The cells were cultured for 4 h and 200 µl of dimethyl sulfoxide
(DMSO; Sigma-Aldrich) was added to dissolve the formazan crystals.
After 15 min, the absorbance was detected with a wavelength of 490
nm by an ELISA reader (Bio-Rad, Hercules, CA, USA).
Colony formation assay
The transfected cells were plated into 6-well plates
at a density of 100 cells/well and cultured in growth medium
containing 0.3% noble agar (Sigma-Aldrich) for 10 days. Afterwards,
the colonies were stained with 1% crystal violet (Sigma-Aldrich).
The colonies were counted under a microscope (Olympus, Tokyo,
Japan) and analyzed.
Cell cycle assay
After treatment, cells were fixed with 70% ethanol
and washed with phosphate-buffered saline (PBS). Cells were then
treated with 100 µg/ml of propidium iodide (PI; Sigma-Aldrich) and
10 µg/ml of RNase A (Roche Applied Science, Indianapolis, IN, USA)

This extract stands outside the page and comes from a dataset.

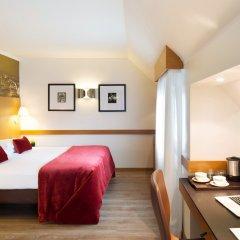 Отель Starhotels Tourist Италия, Милан - 3 отзыва об отеле, цены и фото номеров - забронировать отель Starhotels Tourist онлайн фото 2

for 30 min at room temperature in a dark place. Cells were examined
by flow cytometer BD FACSCalibur (BD Biosciences, San Jose, CA,
USA). The data were collected by CellQuest software (BD
Biosciences).
Annexin V/PI apoptosis assay
Cell apoptosis was detected using an Annexin V/PI
double staining kit (Beyotime Biotechnology, Haimen, China). Cells
were harvested and digested with 2.5 g/l of trypsin. After washing
with PBS, cells were re-suspended in 200 µl of binding buffer, and
treated with 10 µl of Annexin V for 30 min followed by incubation
with 5 µl of PI solution for 5 min in a dark place. Then, cells
were examined by flow cytometry (BD Biosciences).
Caspase-3 activity assay
Caspase-3 activity was detected using a commercial
kit (Roche Applied Science), following the manufacturer's
recommended protocols. Cells were lysed and incubated with DEVD-pNA
substrate at 37°C for 2 h. The absorbance at 405 nm was determined
using an ELISA reader (Bio-Rad).
Invasion assay
Cell invasion was detected using Transwell assay.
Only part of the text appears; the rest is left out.